I like the stuff with Daimen if that's what you mean, though I agree with the clones essentially ruining the whole "power development" aspect of the series (and at the point when he meets with Daimen a number of the negative aspects were already in play - I just liked the specific dynamic with Daimen himself). Same with Zach; how Zach is dealt with is the most disappointing thing for me, even though it sort of makes sense narratively (Zach mentally "checking out" due to how long he's been in the loop + being sure that he's going to die makes sense, but he's probably the single person Zorian is the closest to during the series so it feels bad for him to not have a big role in its finale).

I liked Daimen too and honestly wish they'd done more with him, especially the thing with Zorian spending years going "Boy my bro's an rear end in a top hat," only for Zach to meet him and go "...honestly he seems okay, I'm pretty sure you're the rear end in a top hat." But it's also around that point where I assume the author realized they needed to speed things up, because clones/Daimen is around the point where I recall stuff hitting warp speed and single chapters semi-regularly becoming "Anyway X was a problem, so we spent six months iterating on it and found a fix. Also I learned another way to explode people with my brain. Zach was there too."

........

## Given task 1
Report every line of the entries that contains the word "sill", matching its case exactly.

........

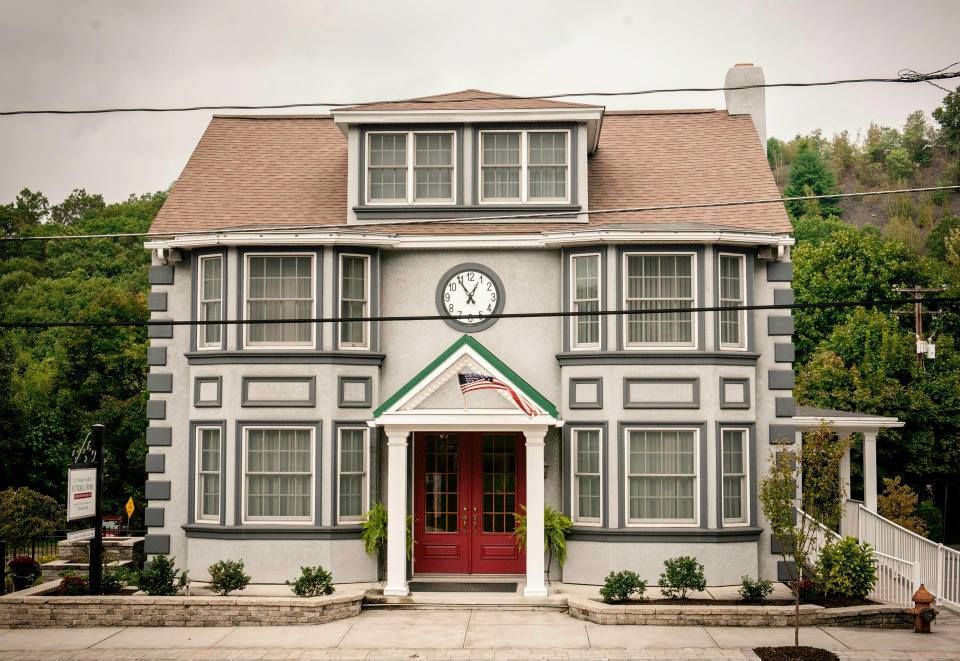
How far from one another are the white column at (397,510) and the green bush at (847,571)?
7.23 metres

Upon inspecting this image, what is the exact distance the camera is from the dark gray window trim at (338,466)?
20766mm

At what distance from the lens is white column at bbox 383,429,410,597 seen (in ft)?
64.8

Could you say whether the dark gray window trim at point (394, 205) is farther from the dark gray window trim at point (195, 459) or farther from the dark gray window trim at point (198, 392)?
the dark gray window trim at point (195, 459)

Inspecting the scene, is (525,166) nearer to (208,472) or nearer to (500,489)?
(500,489)

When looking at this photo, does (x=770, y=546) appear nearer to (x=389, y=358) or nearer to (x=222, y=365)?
(x=389, y=358)

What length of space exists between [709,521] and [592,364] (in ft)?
11.7

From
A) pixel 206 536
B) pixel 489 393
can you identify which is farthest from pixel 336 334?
pixel 206 536

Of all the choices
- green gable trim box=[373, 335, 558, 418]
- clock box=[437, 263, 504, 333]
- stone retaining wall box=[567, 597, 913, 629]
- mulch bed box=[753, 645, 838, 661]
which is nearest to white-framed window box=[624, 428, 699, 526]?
green gable trim box=[373, 335, 558, 418]

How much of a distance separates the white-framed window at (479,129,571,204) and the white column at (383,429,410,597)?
5.29 metres

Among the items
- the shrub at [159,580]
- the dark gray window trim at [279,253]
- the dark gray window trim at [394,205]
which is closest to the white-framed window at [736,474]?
the dark gray window trim at [394,205]

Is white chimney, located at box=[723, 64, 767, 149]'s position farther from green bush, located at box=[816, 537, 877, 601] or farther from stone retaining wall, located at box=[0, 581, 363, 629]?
stone retaining wall, located at box=[0, 581, 363, 629]

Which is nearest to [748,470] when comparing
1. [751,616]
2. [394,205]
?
[751,616]

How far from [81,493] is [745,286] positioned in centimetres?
1253

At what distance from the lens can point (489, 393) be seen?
19.8 meters
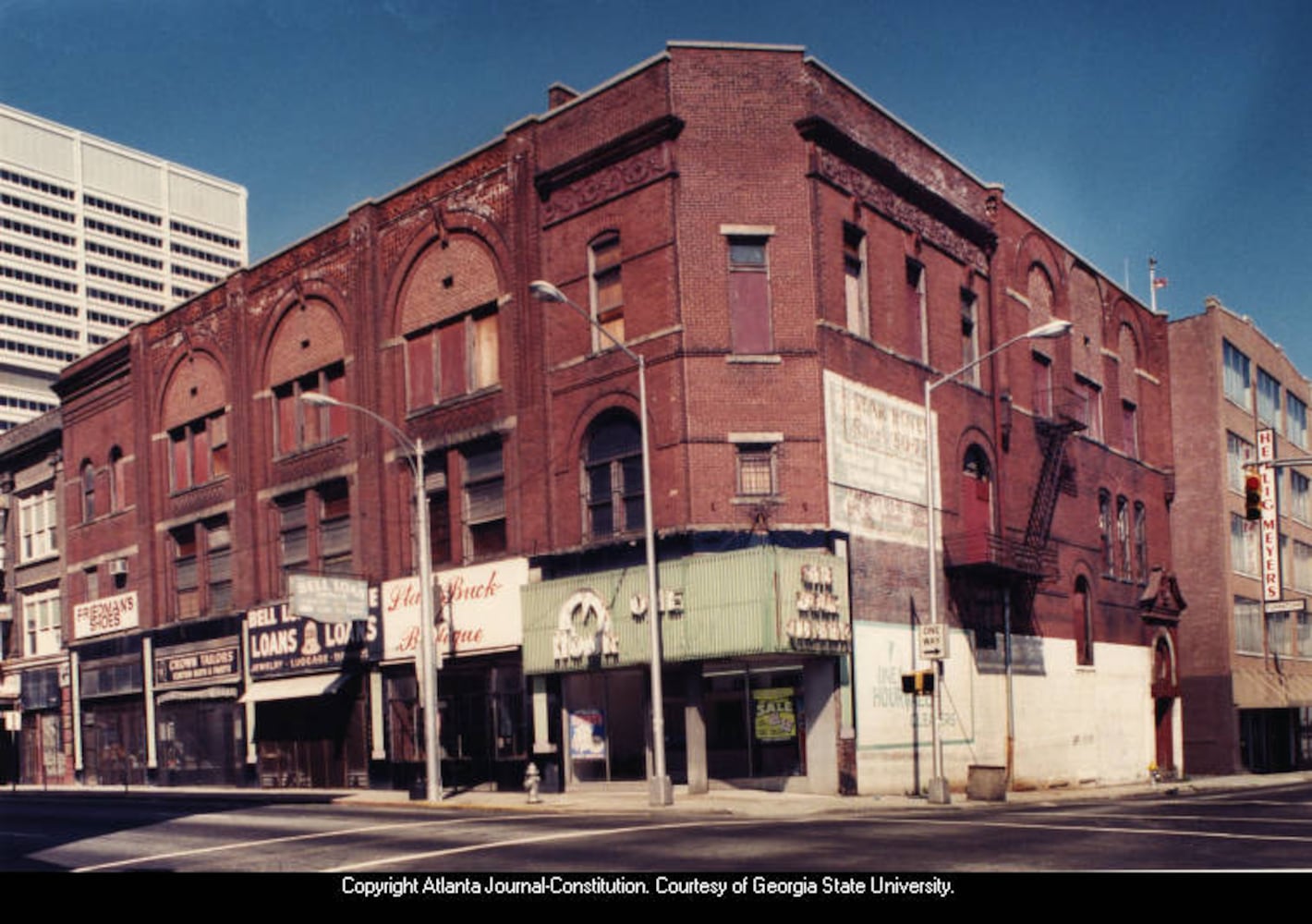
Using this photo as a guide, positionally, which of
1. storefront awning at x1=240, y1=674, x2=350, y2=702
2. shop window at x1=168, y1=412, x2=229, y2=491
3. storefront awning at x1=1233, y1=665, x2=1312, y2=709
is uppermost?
shop window at x1=168, y1=412, x2=229, y2=491

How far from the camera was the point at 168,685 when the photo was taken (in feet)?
153

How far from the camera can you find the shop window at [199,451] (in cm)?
4591

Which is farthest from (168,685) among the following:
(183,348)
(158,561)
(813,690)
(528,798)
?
(813,690)

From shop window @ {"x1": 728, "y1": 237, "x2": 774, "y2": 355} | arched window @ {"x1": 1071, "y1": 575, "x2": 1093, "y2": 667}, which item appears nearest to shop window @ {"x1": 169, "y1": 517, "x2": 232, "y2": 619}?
shop window @ {"x1": 728, "y1": 237, "x2": 774, "y2": 355}

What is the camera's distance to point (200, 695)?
148 feet

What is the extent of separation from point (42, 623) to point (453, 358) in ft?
91.9

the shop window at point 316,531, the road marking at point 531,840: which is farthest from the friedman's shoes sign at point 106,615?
the road marking at point 531,840

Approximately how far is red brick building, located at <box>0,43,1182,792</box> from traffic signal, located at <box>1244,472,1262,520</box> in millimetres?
5854

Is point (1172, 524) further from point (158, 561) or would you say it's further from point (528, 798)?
point (158, 561)

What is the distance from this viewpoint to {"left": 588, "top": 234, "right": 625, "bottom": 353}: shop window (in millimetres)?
33312

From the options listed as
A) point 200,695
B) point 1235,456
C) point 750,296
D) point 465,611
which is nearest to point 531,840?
point 750,296

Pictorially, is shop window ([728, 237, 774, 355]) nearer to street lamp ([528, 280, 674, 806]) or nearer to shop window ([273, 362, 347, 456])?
street lamp ([528, 280, 674, 806])

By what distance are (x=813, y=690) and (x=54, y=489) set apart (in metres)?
36.9

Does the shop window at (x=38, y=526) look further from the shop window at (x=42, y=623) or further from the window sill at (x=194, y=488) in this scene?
the window sill at (x=194, y=488)
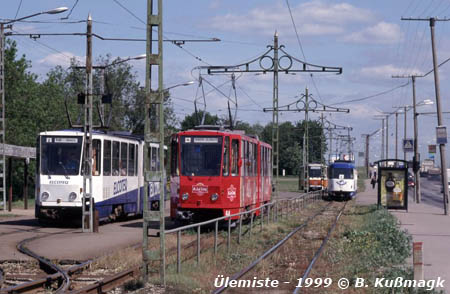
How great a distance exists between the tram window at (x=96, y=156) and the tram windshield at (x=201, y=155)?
10.7ft

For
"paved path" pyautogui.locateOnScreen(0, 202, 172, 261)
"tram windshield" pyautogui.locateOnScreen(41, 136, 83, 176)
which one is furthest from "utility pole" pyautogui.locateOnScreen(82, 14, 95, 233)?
"tram windshield" pyautogui.locateOnScreen(41, 136, 83, 176)

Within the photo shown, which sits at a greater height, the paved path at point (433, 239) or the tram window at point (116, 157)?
the tram window at point (116, 157)

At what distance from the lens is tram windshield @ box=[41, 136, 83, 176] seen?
24.8 meters

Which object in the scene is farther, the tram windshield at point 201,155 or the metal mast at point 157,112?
the tram windshield at point 201,155

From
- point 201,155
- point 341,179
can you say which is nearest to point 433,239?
point 201,155

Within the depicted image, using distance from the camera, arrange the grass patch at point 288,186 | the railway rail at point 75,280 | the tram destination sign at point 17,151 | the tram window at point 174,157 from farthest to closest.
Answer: the grass patch at point 288,186 → the tram destination sign at point 17,151 → the tram window at point 174,157 → the railway rail at point 75,280

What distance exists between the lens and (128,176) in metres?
28.9

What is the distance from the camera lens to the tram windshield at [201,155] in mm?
23703

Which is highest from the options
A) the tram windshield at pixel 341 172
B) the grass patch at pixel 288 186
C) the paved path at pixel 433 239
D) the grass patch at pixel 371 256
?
the tram windshield at pixel 341 172

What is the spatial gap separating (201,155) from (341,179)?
38501mm

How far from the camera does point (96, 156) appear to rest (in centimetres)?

........

## Given task 2
Answer these questions about the discussion of Daimen and Zach above:
(a) What does the first paragraph say essentially ruins the "power development" aspect of the series?
(b) Who does the first paragraph call probably the single person Zorian is closest to during the series?
(c) In the second paragraph's example of a chapter summary, how long is spent iterating on the problem?

## Reply 1
Does the shop window at (x=38, y=526) look further from the shop window at (x=42, y=623) or further from the window sill at (x=194, y=488) in this scene?
the window sill at (x=194, y=488)

## Reply 2
(a) The clones.
(b) Zach.
(c) Six months.